Stop Overthinking AI. Just Start.
The biggest barrier to AI adoption is not the technology. It is the anxiety around getting it wrong. The organisations making progress are the ones willing to experiment.

Every media organisation knows AI is reshaping the industry. Yet many remain stuck in a cycle of observation rather than action. The fear is understandable: what if we get it wrong? What if the tools hallucinate? What if our audience loses trust? These concerns are valid. But the organisations that will fall behind are not the ones that make mistakes with AI. They are the ones that never start.
Fear Breeds Inaction
The psychology of AI anxiety is well documented. When a tool feels opaque and its outputs unpredictable, the rational response is caution. But in fast-moving industries like media, caution can quickly become stagnation. The gap between those experimenting with AI today and those planning to start next year is already widening. By the time hesitant organisations feel ready, the early movers will have built workflows, trained teams and established competitive advantages that are difficult to replicate.
Start Small, Learn Fast
The most effective approach to AI adoption is structured experimentation. This does not mean giving every journalist access to every tool and hoping for the best. It means identifying low-risk, high-value use cases and building confidence from there. Start with transcription. Move to headline testing. Experiment with social repurposing. Each small win reduces fear and builds institutional knowledge that compounds over time.

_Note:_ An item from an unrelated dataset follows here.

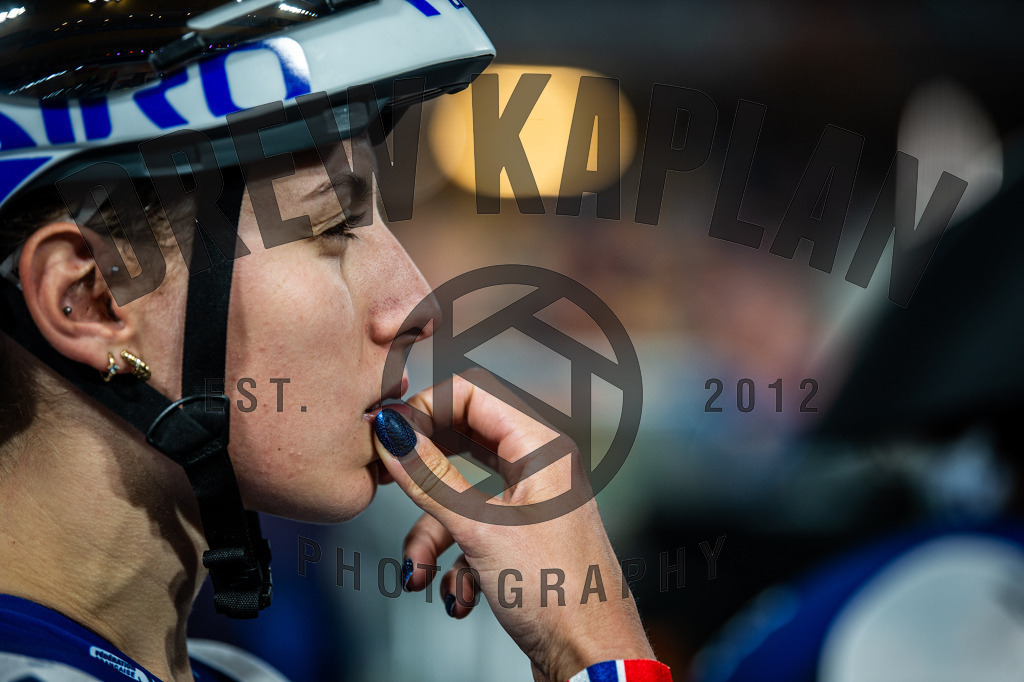 DKP-0076 | Drew Kaplan Photography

At Other Labs, our accelerator programs are built on this principle. We do not lecture about AI capabilities in the abstract. We put tools in people's hands and guide them through real use cases drawn from their own work. The transformation happens when someone who was sceptical two hours ago watches AI cut a repetitive task from forty minutes to four.
Building a Culture of Permission
Experimentation requires permission. Not just from leadership but culturally across the organisation. Teams need to know that trying an AI tool and deciding it does not work is a valid outcome, not a failure. The most innovative newsrooms we work with have created explicit space for experimentation: dedicated time, sandbox environments and shared documentation of what works and what does not. This normalises the process and removes the stigma of imperfection.
The Cost of Waiting
Every month spent debating AI strategy without hands-on testing is a month of learning lost. The media companies that emerge strongest from this transition will not be the ones with the most sophisticated AI policies. They will be the ones whose teams have the deepest practical experience. Experimentation is not reckless. It is the most responsible path forward. Start today, start small and let the work teach you what no whitepaper ever could.